▶ [WORK REQUIRED]: From the entries below, please output exactly the lines starting at the one containing "Frye Melissa Belted Tall Boots - Size 6" and ending at the one containing "Minosa Petite Women’s", both included.

── MATERIAL SHOWN ──

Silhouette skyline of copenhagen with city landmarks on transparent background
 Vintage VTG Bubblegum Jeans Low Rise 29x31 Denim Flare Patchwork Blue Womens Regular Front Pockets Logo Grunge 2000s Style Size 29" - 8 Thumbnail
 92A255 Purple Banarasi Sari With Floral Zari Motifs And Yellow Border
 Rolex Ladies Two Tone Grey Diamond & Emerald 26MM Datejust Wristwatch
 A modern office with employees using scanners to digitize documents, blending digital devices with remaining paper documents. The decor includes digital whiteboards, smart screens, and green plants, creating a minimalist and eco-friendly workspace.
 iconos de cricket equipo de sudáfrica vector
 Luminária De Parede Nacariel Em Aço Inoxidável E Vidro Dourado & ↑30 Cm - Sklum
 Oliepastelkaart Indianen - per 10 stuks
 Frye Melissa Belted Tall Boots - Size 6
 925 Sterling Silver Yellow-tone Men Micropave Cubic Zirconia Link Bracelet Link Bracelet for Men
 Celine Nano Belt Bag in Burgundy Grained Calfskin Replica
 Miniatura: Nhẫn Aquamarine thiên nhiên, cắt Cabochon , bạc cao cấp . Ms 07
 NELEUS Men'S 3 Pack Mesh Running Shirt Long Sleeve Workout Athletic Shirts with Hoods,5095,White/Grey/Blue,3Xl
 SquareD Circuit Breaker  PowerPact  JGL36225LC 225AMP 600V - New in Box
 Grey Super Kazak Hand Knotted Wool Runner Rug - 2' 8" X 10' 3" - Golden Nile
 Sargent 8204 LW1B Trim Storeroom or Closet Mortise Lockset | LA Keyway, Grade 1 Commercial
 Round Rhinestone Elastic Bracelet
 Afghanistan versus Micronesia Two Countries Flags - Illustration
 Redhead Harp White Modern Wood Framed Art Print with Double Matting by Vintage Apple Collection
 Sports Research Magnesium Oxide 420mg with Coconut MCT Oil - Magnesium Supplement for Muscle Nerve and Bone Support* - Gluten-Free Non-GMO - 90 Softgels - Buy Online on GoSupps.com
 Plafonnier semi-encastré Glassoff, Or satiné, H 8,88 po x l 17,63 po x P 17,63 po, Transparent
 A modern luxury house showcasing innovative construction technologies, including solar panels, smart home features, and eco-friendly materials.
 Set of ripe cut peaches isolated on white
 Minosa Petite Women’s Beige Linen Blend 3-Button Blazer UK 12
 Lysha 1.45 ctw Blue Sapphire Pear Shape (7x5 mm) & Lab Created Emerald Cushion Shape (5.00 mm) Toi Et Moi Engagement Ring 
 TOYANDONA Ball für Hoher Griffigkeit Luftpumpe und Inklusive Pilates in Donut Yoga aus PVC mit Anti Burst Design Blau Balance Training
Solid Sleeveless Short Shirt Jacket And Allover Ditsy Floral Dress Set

───

▶ [WRITTEN REPLY]:
 Frye Melissa Belted Tall Boots - Size 6
 925 Sterling Silver Yellow-tone Men Micropave Cubic Zirconia Link Bracelet Link Bracelet for Men
 Celine Nano Belt Bag in Burgundy Grained Calfskin Replica
 Miniatura: Nhẫn Aquamarine thiên nhiên, cắt Cabochon , bạc cao cấp . Ms 07
 NELEUS Men'S 3 Pack Mesh Running Shirt Long Sleeve Workout Athletic Shirts with Hoods,5095,White/Grey/Blue,3Xl
 SquareD Circuit Breaker  PowerPact  JGL36225LC 225AMP 600V - New in Box
 Grey Super Kazak Hand Knotted Wool Runner Rug - 2' 8" X 10' 3" - Golden Nile
 Sargent 8204 LW1B Trim Storeroom or Closet Mortise Lockset | LA Keyway, Grade 1 Commercial
 Round Rhinestone Elastic Bracelet
 Afghanistan versus Micronesia Two Countries Flags - Illustration
 Redhead Harp White Modern Wood Framed Art Print with Double Matting by Vintage Apple Collection
 Sports Research Magnesium Oxide 420mg with Coconut MCT Oil - Magnesium Supplement for Muscle Nerve and Bone Support* - Gluten-Free Non-GMO - 90 Softgels - Buy Online on GoSupps.com
 Plafonnier semi-encastré Glassoff, Or satiné, H 8,88 po x l 17,63 po x P 17,63 po, Transparent
 A modern luxury house showcasing innovative construction technologies, including solar panels, smart home features, and eco-friendly materials.
 Set of ripe cut peaches isolated on white
 Minosa Petite Women’s Beige Linen Blend 3-Button Blazer UK 12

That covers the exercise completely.